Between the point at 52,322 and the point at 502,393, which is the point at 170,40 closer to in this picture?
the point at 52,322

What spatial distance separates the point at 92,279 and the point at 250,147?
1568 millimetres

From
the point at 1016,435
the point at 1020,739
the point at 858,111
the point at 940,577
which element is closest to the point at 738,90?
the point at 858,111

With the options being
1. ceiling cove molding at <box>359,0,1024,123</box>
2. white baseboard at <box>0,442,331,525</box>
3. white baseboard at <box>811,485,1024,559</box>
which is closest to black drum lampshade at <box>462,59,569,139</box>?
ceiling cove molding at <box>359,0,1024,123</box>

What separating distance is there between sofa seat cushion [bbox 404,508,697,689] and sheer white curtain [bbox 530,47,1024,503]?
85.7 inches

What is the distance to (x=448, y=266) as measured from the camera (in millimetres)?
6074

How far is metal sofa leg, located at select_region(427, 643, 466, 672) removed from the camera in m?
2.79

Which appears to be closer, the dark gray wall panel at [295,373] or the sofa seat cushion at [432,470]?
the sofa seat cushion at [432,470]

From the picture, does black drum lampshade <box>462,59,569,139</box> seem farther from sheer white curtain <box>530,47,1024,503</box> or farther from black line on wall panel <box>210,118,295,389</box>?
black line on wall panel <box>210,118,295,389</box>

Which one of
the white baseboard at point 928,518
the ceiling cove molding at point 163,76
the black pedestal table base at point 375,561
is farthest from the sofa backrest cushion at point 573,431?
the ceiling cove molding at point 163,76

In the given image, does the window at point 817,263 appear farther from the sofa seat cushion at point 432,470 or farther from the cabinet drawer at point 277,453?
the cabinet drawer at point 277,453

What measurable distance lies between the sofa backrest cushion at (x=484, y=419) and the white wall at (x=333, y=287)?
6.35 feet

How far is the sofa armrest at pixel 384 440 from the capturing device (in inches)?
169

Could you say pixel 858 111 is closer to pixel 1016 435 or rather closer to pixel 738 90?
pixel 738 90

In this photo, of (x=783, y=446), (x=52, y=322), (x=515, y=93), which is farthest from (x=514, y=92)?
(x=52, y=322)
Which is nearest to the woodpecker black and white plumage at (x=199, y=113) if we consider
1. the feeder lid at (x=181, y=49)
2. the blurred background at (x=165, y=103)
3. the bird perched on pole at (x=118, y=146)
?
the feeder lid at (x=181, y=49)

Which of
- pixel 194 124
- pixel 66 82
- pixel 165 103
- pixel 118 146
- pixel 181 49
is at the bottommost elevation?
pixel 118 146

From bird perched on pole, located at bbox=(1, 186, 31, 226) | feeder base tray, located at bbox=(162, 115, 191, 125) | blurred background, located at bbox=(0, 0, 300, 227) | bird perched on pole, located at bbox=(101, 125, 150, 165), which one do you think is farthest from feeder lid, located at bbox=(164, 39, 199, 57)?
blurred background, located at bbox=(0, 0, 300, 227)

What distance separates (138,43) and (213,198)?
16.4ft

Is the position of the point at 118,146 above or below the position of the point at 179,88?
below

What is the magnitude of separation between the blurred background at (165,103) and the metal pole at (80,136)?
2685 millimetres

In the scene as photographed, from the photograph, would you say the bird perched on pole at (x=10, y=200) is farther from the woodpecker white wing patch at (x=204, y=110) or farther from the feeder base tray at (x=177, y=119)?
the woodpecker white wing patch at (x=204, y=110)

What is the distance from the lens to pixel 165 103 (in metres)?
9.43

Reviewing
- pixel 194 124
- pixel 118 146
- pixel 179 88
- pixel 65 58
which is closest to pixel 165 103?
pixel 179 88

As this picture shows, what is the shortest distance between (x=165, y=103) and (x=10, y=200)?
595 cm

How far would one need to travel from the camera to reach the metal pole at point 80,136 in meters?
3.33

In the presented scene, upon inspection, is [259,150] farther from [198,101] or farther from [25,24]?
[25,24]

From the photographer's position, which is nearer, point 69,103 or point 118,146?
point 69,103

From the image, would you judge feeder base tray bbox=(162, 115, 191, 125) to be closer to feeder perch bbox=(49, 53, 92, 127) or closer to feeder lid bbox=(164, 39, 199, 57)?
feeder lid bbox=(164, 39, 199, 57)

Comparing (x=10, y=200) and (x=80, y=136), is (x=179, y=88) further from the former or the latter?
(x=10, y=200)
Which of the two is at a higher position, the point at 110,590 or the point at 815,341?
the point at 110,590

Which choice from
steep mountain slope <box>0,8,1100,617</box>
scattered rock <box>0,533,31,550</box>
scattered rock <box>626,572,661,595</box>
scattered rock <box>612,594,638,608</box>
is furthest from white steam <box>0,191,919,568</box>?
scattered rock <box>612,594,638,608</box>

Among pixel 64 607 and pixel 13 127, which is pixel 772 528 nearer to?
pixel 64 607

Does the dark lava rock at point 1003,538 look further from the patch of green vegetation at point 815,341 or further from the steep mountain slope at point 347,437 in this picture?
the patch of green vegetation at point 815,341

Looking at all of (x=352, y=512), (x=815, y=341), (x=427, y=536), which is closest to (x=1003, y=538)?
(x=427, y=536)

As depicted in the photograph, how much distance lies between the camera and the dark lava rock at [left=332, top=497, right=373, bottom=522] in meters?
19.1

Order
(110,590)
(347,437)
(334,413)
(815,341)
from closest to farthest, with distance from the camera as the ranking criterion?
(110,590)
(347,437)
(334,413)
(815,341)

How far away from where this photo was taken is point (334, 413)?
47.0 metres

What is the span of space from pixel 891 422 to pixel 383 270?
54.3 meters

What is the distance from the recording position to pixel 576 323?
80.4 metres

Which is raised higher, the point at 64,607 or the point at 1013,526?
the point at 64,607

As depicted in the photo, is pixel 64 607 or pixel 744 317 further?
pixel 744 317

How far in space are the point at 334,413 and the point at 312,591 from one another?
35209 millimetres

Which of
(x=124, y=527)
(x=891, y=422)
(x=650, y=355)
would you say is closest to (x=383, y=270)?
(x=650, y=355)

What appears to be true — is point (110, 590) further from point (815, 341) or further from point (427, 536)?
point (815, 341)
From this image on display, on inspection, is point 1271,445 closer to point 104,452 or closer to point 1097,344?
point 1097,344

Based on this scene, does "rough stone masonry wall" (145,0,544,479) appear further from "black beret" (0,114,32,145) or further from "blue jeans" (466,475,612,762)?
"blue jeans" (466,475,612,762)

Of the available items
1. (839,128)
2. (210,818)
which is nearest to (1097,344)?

------------------------------------------------------------

Objective: Print every item above word for word, with no changes.

Result:
Between the point at 52,322 and the point at 502,393, which is the point at 170,40 closer to in this picture?
the point at 52,322

What spatial distance separates the point at 92,279 and the point at 250,147?
1568 millimetres

From
the point at 1016,435
the point at 1020,739
the point at 858,111
the point at 940,577
which element is closest to the point at 738,90?
the point at 858,111

With the options being
1. ceiling cove molding at <box>359,0,1024,123</box>
2. white baseboard at <box>0,442,331,525</box>
3. white baseboard at <box>811,485,1024,559</box>
which is closest to black drum lampshade at <box>462,59,569,139</box>?
ceiling cove molding at <box>359,0,1024,123</box>

What separating distance is there between sofa seat cushion [bbox 404,508,697,689] and sheer white curtain [bbox 530,47,1024,503]?
85.7 inches

What is the distance to (x=448, y=266) as measured from the camera (in millimetres)?
6074

How far is metal sofa leg, located at select_region(427, 643, 466, 672) removed from the camera in m?
2.79

Which appears to be closer, the dark gray wall panel at [295,373] or the sofa seat cushion at [432,470]?
the sofa seat cushion at [432,470]

From the picture, does black drum lampshade <box>462,59,569,139</box> seem farther from sheer white curtain <box>530,47,1024,503</box> or farther from black line on wall panel <box>210,118,295,389</box>?
black line on wall panel <box>210,118,295,389</box>

Which one of
the white baseboard at point 928,518
the ceiling cove molding at point 163,76
the black pedestal table base at point 375,561
is farthest from the sofa backrest cushion at point 573,431?
the ceiling cove molding at point 163,76

In the given image, does the window at point 817,263 appear farther from the sofa seat cushion at point 432,470 or farther from the cabinet drawer at point 277,453?
the cabinet drawer at point 277,453

What measurable distance lies between the sofa backrest cushion at (x=484, y=419) and the white wall at (x=333, y=287)?
6.35 feet

How far is the sofa armrest at pixel 384 440 from the capturing device (in inches)?
169

Could you say pixel 858 111 is closer to pixel 1016 435 or rather closer to pixel 738 90?
pixel 738 90

In this photo, of (x=783, y=446), (x=52, y=322), (x=515, y=93), which is farthest from (x=514, y=92)?
(x=52, y=322)
Which is nearest to the woodpecker black and white plumage at (x=199, y=113) if we consider
1. the feeder lid at (x=181, y=49)
2. the blurred background at (x=165, y=103)
3. the bird perched on pole at (x=118, y=146)
?
the feeder lid at (x=181, y=49)

Which of
- pixel 194 124
- pixel 66 82
- pixel 165 103
- pixel 118 146
- pixel 181 49
is at the bottommost elevation?
pixel 118 146

From bird perched on pole, located at bbox=(1, 186, 31, 226) | feeder base tray, located at bbox=(162, 115, 191, 125) | blurred background, located at bbox=(0, 0, 300, 227) | bird perched on pole, located at bbox=(101, 125, 150, 165), which one do you think is farthest from feeder lid, located at bbox=(164, 39, 199, 57)?
blurred background, located at bbox=(0, 0, 300, 227)

What distance separates (138,43) and (213,198)?
16.4ft

Is the position of the point at 118,146 above or below the position of the point at 179,88?
below

What is the magnitude of separation between the blurred background at (165,103) and the metal pole at (80,136)?
2685 millimetres

In the scene as photographed, from the photograph, would you say the bird perched on pole at (x=10, y=200) is farther from the woodpecker white wing patch at (x=204, y=110) or farther from the feeder base tray at (x=177, y=119)?
the woodpecker white wing patch at (x=204, y=110)

What is the distance from the lens to pixel 165 103 (in metres)?
9.43

Reviewing
- pixel 194 124
- pixel 118 146
- pixel 179 88
- pixel 65 58
which is closest to pixel 165 103?
pixel 179 88

As this picture shows, what is the shortest distance between (x=165, y=103) and (x=10, y=200)?
595 cm

How far would one need to travel from the camera to reach the metal pole at point 80,136 in meters?
3.33

In the presented scene, upon inspection, is [259,150] farther from [198,101] or farther from [25,24]?
[25,24]

From the photographer's position, which is nearer, point 69,103 or point 118,146?
point 69,103

From the image, would you judge feeder base tray bbox=(162, 115, 191, 125) to be closer to feeder perch bbox=(49, 53, 92, 127) or closer to feeder lid bbox=(164, 39, 199, 57)?
feeder lid bbox=(164, 39, 199, 57)

Comparing (x=10, y=200) and (x=80, y=136), is (x=179, y=88) further from the former or the latter?
(x=10, y=200)
Which of the two is at a higher position, the point at 110,590 or the point at 815,341?
the point at 110,590

Which choice from
steep mountain slope <box>0,8,1100,617</box>
scattered rock <box>0,533,31,550</box>
scattered rock <box>626,572,661,595</box>
scattered rock <box>612,594,638,608</box>
is furthest from white steam <box>0,191,919,568</box>?
scattered rock <box>612,594,638,608</box>

Among pixel 64 607 and pixel 13 127, which is pixel 772 528 nearer to?
pixel 64 607

Does the dark lava rock at point 1003,538 look further from the patch of green vegetation at point 815,341 or further from the steep mountain slope at point 347,437 in this picture?
the patch of green vegetation at point 815,341

Looking at all of (x=352, y=512), (x=815, y=341), (x=427, y=536), which is closest to (x=1003, y=538)?
(x=427, y=536)

As depicted in the photograph, how much distance lies between the camera and the dark lava rock at [left=332, top=497, right=373, bottom=522] in meters?
19.1

Order
(110,590)
(347,437)
(334,413)
(815,341)
from closest to farthest, with distance from the camera as the ranking criterion?
(110,590)
(347,437)
(334,413)
(815,341)

How far away from where this photo was taken is point (334, 413)?
47.0 metres

What is the span of space from pixel 891 422 to pixel 383 270?
54.3 meters

What is the distance from the recording position to pixel 576 323?
80.4 metres

Which is raised higher, the point at 64,607 or the point at 1013,526?
the point at 64,607

As depicted in the photo, is pixel 64 607 or pixel 744 317 further?
pixel 744 317

How far in space are the point at 334,413 and the point at 312,591 from one another?
35209 millimetres

Which of
(x=124, y=527)
(x=891, y=422)
(x=650, y=355)
would you say is closest to (x=383, y=270)?
(x=650, y=355)

What appears to be true — is point (110, 590) further from point (815, 341) or further from point (427, 536)?
point (815, 341)
From this image on display, on inspection, is point 1271,445 closer to point 104,452 or closer to point 1097,344?
point 1097,344

Based on this scene, does "rough stone masonry wall" (145,0,544,479) appear further from "black beret" (0,114,32,145) or further from "blue jeans" (466,475,612,762)?
"blue jeans" (466,475,612,762)

Of the available items
1. (839,128)
2. (210,818)
which is nearest to (1097,344)?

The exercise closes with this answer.